Now I have problems with calculating other average gains, from row 15 on. The formula is recursive and I am not sure how to implement it. So far, I tried window function, but I don't get the right result.
WindowSpec windowRSI3 = Microsoft.Spark.Sql.Expressions.Window
.PartitionBy("TimeSeriesType")
.OrderBy("Year0", "Month0", "Day0", "Hour0");
DataFrame rsiCalcPos6 = rsiCalcPos5.WithColumn("avgGainj", When(Col("gain1").IsNull(),
(Lag(Col("gain1"), 1, 0).Multiply(13 / 14).Minus((Col("gain").Multiply(-1 / 14))
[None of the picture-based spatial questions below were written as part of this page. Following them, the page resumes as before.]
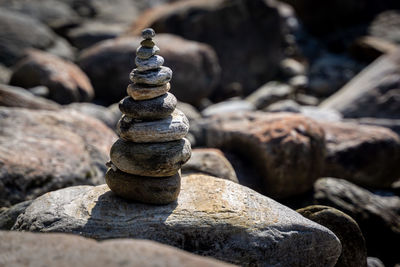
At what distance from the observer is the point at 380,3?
19.5 metres

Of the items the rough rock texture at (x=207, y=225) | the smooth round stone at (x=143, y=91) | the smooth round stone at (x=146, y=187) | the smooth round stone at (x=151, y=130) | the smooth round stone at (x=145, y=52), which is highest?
the smooth round stone at (x=145, y=52)

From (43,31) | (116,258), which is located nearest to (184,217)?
(116,258)

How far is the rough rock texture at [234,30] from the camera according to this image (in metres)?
13.7

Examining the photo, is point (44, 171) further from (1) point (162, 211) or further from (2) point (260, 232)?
(2) point (260, 232)

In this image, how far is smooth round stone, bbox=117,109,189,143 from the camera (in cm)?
435

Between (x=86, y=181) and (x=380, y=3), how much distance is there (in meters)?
17.4

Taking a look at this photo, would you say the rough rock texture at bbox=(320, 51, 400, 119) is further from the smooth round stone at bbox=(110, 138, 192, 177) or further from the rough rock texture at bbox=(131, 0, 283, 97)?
the smooth round stone at bbox=(110, 138, 192, 177)

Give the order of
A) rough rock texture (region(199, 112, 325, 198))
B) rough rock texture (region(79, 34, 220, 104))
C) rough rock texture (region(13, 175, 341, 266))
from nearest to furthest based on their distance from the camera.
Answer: rough rock texture (region(13, 175, 341, 266)) → rough rock texture (region(199, 112, 325, 198)) → rough rock texture (region(79, 34, 220, 104))

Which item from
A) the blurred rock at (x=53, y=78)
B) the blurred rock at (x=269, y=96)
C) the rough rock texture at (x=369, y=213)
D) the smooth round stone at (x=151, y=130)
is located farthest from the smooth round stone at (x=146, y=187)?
the blurred rock at (x=269, y=96)

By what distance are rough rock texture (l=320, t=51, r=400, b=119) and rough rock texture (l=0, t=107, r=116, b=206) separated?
6.01 metres

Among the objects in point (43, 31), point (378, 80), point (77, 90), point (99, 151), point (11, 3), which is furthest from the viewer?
point (11, 3)

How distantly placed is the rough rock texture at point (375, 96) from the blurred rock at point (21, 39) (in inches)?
295

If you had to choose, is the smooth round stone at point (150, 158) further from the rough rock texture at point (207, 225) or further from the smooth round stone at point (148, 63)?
the smooth round stone at point (148, 63)

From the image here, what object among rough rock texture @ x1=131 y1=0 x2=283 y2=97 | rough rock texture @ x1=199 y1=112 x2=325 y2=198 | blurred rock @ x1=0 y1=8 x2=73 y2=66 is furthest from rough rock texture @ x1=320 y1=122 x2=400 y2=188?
blurred rock @ x1=0 y1=8 x2=73 y2=66
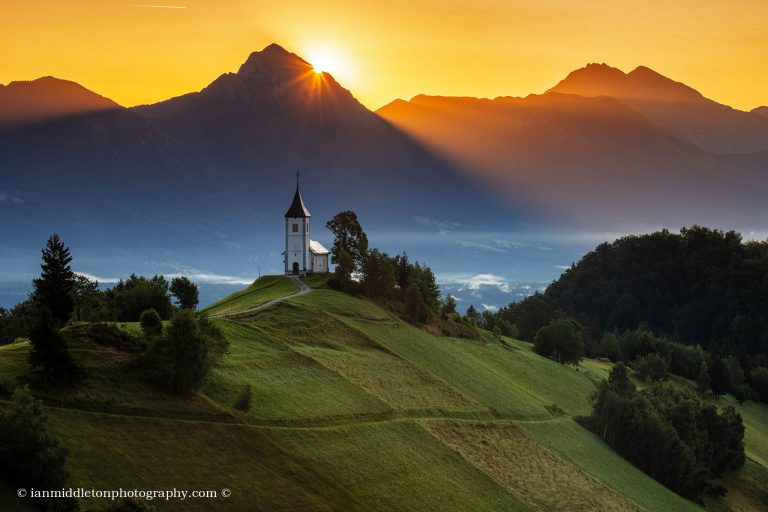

.Over(windowRSI3)))).Otherwise(Col("gain1")));
Here, I get an exception:
org.apache.spark.sql.AnalysisException: Expression '(gain#175 * cast(0 as double))' not supported within a window function.
The recursive formula I want to use needs to calculate one avgGainj
at a time and use this result when calculating the next one avgGain(j+1)
.
Any suggestions will be appreciated. Thanks!